Fender dropped out of high school at age 16 in 1953, and when he turned 17, he enlisted for three years in the U.S. Marine Corps. He served time in the brig on several occasions because of his drinking, and he was court martialed in August 1956 and discharged with rank of private (E-1). According to Fender, he later received a letter from the U.S. Department of the Navy saying that he had been wrongfully discharged dishonorably because of alcoholism, and he was given a general discharge. He returned to Texas and played nightclubs, bars, and honky-tonks throughout the south, mostly to Latino audiences. In 1957, then known as El Bebop Kid, he released two songs to moderate success in Mexico and South America: Spanish-language versions of Elvis Presley's "Don't Be Cruel" (as "No Seas Cruel") and Harry Belafonte's "Jamaica Farewell." He also recorded his own Spanish version of Hank Williams's "Cold Cold Heart" under the title "Tu Frio Corazon."
He became known for his rockabilly music and his cool persona as Eddie Con Los Shades. In 1958 he legally changed his name from Baldemar Huerta to Freddy Fender.

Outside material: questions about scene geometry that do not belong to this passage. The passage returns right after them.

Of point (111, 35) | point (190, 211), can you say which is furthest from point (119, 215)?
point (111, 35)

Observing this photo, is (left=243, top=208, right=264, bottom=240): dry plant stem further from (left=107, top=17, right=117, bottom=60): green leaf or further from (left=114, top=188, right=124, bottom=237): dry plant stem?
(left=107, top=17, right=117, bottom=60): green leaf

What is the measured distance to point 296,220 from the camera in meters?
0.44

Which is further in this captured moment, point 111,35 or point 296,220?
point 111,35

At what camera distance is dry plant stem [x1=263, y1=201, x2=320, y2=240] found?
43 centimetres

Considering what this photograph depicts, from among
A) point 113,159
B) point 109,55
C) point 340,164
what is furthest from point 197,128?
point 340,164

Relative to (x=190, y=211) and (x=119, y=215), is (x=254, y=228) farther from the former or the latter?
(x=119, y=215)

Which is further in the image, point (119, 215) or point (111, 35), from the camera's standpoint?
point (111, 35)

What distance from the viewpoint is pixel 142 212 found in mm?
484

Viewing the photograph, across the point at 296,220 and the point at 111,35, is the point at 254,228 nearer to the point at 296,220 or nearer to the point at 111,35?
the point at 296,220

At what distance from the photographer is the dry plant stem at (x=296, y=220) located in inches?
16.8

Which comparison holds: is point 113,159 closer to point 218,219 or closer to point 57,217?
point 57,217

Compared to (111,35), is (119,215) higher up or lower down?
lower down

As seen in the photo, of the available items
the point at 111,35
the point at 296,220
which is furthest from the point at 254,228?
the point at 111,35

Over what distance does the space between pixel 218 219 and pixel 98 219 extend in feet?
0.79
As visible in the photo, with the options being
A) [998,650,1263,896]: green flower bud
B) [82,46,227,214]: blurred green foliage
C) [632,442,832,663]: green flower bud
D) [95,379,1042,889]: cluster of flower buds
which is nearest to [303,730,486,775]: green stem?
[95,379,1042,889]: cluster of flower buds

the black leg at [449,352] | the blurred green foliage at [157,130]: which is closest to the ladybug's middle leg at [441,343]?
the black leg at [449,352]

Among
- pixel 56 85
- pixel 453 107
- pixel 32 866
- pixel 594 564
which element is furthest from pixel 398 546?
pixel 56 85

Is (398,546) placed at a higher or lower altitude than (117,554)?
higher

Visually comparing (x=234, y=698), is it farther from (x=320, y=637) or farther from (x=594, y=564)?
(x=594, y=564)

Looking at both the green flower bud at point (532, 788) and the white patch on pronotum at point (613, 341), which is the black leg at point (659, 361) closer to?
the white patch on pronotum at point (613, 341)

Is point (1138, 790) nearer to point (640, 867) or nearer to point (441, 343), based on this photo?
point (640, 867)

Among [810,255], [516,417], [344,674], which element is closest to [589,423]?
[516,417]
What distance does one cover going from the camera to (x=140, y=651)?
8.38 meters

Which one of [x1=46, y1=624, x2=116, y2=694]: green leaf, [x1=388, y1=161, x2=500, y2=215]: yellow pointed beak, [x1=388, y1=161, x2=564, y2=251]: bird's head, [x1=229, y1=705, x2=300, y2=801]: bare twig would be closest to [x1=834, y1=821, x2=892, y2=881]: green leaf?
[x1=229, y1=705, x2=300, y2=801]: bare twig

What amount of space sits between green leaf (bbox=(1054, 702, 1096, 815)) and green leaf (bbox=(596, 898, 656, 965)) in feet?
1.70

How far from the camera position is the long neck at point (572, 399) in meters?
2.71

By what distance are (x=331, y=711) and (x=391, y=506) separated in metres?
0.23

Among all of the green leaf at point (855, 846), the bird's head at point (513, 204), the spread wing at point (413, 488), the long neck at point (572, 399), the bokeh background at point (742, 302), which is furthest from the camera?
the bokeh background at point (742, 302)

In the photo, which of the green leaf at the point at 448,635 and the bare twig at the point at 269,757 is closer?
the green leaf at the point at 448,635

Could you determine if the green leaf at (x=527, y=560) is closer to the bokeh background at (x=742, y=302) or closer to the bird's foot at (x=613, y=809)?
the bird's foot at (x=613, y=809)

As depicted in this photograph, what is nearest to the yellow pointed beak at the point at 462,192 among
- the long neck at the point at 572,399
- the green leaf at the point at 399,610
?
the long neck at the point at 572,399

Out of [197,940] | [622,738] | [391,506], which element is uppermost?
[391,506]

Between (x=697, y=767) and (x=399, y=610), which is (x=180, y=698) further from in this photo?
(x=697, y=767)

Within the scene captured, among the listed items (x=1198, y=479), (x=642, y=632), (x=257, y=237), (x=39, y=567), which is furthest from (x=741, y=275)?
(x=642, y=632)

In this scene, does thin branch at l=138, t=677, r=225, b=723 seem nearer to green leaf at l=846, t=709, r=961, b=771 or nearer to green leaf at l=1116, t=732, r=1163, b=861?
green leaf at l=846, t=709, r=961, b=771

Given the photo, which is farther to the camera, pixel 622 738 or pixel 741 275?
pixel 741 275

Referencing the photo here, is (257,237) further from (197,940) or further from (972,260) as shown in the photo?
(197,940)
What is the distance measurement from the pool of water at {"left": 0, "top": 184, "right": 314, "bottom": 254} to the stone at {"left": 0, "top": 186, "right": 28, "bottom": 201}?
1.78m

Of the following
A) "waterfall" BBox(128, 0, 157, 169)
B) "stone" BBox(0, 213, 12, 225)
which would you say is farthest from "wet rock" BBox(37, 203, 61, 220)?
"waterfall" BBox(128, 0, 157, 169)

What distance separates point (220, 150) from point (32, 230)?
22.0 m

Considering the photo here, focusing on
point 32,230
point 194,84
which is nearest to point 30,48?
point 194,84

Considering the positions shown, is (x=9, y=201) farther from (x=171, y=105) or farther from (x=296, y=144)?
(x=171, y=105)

He took Fender from the guitar and amplifier, and Freddy because the alliteration sounded good and would "sell better with Gringos!" He then went to California.
n 1959 Fender recorded the blues ballad "Wasted Days and Wasted Nights." The song was a hit, but he was beset by legal troubles in May 1960 after he and a band member were arrested for possession of marijuana in Baton Rouge, Louisiana. After serving nearly three years in the Angola prison farm, he was released through the intercession of then-governor Jimmie Davis, also a songwriter and musician. Davis requested that Fender stay away from music while on probation as a condition of his release. However, in a 1990 NPR interview on Fresh Air with Terry Gross (rebroadcast October 17, 2006), Fender said that the condition for parole was to stay away from places that served alcohol.
By the end of the 1960s, Fender was back in Texas working as a mechanic, and attending a local junior college, while playing music only on the weekends.
On 13 March 2001 Freddy Fender was erroneously reported to be dead by Billboard Magazine. He laughed off the magazine's error. He underwent a kidney transplant in 2002 with a kidney donated by his daughter and underwent a liver transplant in 2004. Nonetheless, his condition continued to worsen. He was suffering from an "incurable cancer" in which he had tumors on his lungs. On 31 December 2005, Fender performed his last concert and resumed chemotherapy.
He died in 2006 at the age of 69 of lung cancer at his home in Corpus Christi, Texas, with his family at his bedside. He was buried in his hometown of San Benito.
International news coverage of the death cited an oft-expressed wish by the singer to become the first Mexican American inducted into the Country Music Hall of Fame, with reporters noting that posthumous induction remains a possibility.
A Freddy Fender Museum and The Conjunto Music Museum opened 17 November 2007 in San Benito. They share a building with The San Benito Historical Museum. His family is committed to continue the Freddy Fender Scholarship Fund and other philanthropic causes about which the musician was passionate.